The power of nothing
I came across an article comparing F# and Clojure on a toy problem, a json treasure hunt to find a certain value in a large json document and print the path to it. Both are very nice in their own way. Personally I have a slight preference for the F# syntax and think I might want to try some serious coding with it.
Both basically pattern match over json types, and recurse for lists and objects. In F# you declare a union type and match over that, while in Clojure you declare a protocol and implement the protocol for the built-in types. Take a look at the article, F Sharp vs Clojure Toy Problem Shootout.
Now think about the return values in each case. In F#, the return value is declared as a union type with either a list of crumbs or a value named HuntResult.Null, while in Clojure, being dynamic, either the list of crumbs or the boolean value false is returned. This seems pretty standard, similar to what you'd do in pretty much any language, you're probably even wondering why I'm pointing it out. But look at how many lines are concerned with handling HuntResult.Null and false, respectively.
The Tailspin programming language handles things a little differently. Since Tailspin doesn't require that you return a value at all, you can just ignore all the failure cases and not emit a value at all. Not a value called nothing, literally nothing. This turns out to be a pretty powerful concept, drastically reducing the need for conditional statements and the returning of empty values. Here's the Tailspin code:
templates findAllTreasurePaths
when <='dailyprogrammer'> do [] !
when <[]> do $ -> \[i]($ -> findAllTreasurePaths -> [$i - 1, $...] ! \)... !
when <{}> do $... -> \(def key: $::key; $::value -> findAllTreasurePaths -> [$key, $...] ! \)!
end findAllTreasurePaths
It's built pretty much the same way as the other solutions, pattern match on the json values, recurse on lists and objects and start building a result when the value is found. But all the code to handle dead ends is gone, if a dead end is hit, nothing further happens.
There is another difference here, though. The Tailspin code returns all treasures if there is more than one, while the F# and Clojure solutions only returns the first one found. Actually, "returns" is not an accurate description of what happens in Tailspin, rather zero or more values may be emitted.

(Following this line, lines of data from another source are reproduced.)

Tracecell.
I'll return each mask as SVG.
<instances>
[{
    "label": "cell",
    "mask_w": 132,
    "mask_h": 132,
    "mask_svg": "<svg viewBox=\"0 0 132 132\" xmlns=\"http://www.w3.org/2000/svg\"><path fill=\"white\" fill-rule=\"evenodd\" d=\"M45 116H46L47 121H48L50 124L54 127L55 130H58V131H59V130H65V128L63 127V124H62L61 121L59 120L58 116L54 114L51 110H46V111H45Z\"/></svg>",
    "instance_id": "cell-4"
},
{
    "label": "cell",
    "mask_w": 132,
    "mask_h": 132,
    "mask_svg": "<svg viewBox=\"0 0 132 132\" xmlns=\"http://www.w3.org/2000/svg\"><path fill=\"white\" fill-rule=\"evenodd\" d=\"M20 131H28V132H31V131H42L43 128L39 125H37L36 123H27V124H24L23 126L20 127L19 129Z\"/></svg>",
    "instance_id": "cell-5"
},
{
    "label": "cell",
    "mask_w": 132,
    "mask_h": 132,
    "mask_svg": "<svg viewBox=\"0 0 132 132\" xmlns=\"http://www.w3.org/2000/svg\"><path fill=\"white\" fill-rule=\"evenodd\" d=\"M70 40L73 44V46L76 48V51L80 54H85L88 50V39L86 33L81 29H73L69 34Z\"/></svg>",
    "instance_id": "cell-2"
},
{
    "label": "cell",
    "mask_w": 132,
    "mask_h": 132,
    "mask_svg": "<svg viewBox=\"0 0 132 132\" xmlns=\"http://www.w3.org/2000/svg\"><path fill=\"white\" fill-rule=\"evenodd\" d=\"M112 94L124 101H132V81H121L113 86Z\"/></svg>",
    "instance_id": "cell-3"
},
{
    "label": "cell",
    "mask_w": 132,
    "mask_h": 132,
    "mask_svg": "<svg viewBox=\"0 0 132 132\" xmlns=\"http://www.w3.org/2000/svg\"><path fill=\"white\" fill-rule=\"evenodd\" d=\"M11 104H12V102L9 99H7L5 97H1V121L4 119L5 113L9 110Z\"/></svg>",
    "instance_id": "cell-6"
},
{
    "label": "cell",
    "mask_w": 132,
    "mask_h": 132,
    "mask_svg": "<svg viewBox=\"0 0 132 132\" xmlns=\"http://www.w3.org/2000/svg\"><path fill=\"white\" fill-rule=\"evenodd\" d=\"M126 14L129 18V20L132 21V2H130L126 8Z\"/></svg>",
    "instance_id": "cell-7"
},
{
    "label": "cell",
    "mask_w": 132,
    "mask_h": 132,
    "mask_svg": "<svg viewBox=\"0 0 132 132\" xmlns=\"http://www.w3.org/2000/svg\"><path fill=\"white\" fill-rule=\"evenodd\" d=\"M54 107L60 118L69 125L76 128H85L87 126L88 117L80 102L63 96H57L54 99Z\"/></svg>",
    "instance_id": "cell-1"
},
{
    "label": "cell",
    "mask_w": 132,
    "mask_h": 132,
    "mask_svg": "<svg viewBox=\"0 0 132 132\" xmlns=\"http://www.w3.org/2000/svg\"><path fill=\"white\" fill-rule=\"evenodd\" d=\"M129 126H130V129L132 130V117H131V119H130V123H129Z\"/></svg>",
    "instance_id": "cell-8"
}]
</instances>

Maybe we really did need to return only the first value found, then you will have to do a little more work in Tailspin to halt your search when a value is found. You also need to detect the failure case where nothing at all is returned and you need to check the next element of a list or object. To do that you need to wrap the recursive call in a list constructor so that you get an empty list for failure and match on the alternatives. You also need to track the current index into the candidate list:
templates findFirstTreasurePath
when <='dailyprogrammer'> do [] !
when <[]> do
def list: $;
[0] -> \(
when <[](2)> do [$(1) - 1, $(2)...] !
when <[<..~$list::length>](1)> do def next: $(1) + 1; [$next, $list($next) -> findFirstTreasurePath] -> #
\) !
when <{}> do
def attrs: [$...];
[0] -> \(
when <[](2)> do [$attrs($(1))::key, $(2)...] !
when <[<..~$attrs::length>](1)> do def next: $(1) + 1; [$next, $attrs($next)::value -> findFirstTreasurePath] -> #
\) !
end findFirstTreasurePath
It takes a little mind-shift to get used to, but I'm still amazed at how well it works to program a flow where only things you care about proceed to the next processing step.
Comments
Closure can do that too! In fact, as a functional language, that's the preferred way to implement it. That article chose not to solve it that way, I think to keep the F# and Closure programs comparable.
Not quite a list, either, although it could be implemented as a list in the runtime.
Nothing is ever completely new, so Clojure can indeed do this, it's called transducers.